Stored items
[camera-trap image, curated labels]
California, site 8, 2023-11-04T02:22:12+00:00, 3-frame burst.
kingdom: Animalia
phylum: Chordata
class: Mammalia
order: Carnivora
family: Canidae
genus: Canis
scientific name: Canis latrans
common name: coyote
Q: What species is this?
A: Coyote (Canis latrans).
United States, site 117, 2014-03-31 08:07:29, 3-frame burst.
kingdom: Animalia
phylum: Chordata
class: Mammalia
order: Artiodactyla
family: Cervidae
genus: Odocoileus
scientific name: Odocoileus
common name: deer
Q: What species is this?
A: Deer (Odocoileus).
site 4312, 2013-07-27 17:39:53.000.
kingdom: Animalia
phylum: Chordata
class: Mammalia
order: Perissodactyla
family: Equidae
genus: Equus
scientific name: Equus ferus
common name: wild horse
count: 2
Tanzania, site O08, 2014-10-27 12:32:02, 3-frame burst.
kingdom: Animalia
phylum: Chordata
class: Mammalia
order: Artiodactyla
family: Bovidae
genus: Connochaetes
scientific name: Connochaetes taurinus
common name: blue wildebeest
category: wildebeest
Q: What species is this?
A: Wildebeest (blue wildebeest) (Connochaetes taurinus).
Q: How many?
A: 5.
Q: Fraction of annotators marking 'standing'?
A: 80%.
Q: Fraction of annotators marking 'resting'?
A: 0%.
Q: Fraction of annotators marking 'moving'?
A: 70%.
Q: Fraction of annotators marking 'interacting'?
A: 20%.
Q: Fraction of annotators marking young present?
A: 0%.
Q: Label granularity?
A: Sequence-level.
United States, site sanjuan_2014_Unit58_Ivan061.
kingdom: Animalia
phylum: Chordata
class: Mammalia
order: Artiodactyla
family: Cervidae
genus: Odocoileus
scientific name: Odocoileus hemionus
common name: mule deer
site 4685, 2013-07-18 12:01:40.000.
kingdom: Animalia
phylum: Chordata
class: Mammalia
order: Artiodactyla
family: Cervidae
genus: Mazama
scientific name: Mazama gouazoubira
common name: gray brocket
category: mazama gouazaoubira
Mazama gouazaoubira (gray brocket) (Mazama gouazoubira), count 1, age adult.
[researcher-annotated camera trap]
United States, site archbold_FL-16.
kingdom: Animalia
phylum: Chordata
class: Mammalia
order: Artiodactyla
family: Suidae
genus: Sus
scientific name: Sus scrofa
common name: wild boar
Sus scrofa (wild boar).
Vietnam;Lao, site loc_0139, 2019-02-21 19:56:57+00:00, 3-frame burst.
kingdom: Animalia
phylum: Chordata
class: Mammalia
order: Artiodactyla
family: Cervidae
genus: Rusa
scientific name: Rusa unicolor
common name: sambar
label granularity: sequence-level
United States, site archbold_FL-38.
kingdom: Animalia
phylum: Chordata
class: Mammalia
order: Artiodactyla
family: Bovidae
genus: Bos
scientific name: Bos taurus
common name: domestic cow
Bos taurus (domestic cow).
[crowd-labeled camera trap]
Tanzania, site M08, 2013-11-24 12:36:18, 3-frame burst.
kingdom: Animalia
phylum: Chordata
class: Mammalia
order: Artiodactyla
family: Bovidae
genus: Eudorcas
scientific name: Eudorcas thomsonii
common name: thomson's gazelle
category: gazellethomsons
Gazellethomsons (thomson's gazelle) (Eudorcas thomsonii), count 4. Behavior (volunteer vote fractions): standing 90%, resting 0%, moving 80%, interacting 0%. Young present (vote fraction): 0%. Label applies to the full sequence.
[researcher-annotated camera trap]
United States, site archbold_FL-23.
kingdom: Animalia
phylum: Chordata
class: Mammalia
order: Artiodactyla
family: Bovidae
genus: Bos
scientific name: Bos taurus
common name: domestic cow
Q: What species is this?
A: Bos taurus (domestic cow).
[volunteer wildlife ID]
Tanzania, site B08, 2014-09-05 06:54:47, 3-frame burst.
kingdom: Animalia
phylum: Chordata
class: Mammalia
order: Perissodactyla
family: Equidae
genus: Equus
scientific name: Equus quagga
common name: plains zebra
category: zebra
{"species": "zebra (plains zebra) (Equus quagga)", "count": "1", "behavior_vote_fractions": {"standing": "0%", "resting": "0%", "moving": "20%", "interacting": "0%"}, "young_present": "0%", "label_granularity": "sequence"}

Your objective: Which lines in the records contain the word "annotators"? Copy each one.

Solved exercise:
Q: Fraction of annotators marking 'standing'?
Q: Fraction of annotators marking 'resting'?
Q: Fraction of annotators marking 'moving'?
Q: Fraction of annotators marking 'interacting'?
Q: Fraction of annotators marking young present?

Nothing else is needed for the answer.